◆ Task goal:
Please report every line in the entries that contains the string "family".

* * * * * * * * *

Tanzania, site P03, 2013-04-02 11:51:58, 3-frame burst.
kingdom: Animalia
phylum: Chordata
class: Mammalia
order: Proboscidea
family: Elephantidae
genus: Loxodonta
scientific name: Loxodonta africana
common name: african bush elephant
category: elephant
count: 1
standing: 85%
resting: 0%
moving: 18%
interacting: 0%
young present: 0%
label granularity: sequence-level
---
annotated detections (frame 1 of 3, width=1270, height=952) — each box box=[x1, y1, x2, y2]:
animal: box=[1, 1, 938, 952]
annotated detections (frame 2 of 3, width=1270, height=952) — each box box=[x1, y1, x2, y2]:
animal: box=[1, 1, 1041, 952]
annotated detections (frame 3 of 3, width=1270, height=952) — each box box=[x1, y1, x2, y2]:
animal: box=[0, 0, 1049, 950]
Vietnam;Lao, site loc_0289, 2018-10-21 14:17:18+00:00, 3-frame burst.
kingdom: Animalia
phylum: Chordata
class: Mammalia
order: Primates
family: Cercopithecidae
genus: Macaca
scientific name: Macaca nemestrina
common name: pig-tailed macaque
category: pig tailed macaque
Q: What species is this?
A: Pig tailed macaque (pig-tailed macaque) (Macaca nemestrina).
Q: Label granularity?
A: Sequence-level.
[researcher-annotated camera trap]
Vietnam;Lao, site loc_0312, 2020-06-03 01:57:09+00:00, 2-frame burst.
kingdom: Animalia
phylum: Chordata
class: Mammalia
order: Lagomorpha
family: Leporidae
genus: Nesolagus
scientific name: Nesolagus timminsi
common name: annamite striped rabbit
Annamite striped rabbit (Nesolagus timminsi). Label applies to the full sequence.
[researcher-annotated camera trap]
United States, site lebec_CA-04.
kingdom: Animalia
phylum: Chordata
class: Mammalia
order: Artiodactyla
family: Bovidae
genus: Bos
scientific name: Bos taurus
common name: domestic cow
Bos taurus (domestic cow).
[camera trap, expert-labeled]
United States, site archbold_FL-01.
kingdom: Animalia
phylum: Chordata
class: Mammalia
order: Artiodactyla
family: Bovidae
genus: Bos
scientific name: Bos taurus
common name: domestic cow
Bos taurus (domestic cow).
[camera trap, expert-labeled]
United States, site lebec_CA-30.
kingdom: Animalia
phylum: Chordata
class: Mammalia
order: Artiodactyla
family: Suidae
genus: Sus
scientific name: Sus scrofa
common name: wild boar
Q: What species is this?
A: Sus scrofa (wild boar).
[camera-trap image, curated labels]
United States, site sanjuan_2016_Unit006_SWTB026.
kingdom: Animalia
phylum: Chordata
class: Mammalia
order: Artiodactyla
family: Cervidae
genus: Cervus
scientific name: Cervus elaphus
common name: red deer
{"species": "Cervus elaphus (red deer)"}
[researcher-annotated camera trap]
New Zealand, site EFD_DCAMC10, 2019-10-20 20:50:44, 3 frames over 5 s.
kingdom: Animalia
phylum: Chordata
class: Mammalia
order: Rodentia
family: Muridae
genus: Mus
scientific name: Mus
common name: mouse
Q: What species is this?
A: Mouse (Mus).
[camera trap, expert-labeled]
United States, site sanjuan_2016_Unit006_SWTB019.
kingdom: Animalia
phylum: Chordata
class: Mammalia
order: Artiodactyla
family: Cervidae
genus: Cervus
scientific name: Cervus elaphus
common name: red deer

* * * * * * * * *

◆ Result of this exercise:
family: Elephantidae
family: Cercopithecidae
family: Leporidae
family: Bovidae
family: Bovidae
family: Suidae
family: Cervidae
family: Muridae
family: Cervidae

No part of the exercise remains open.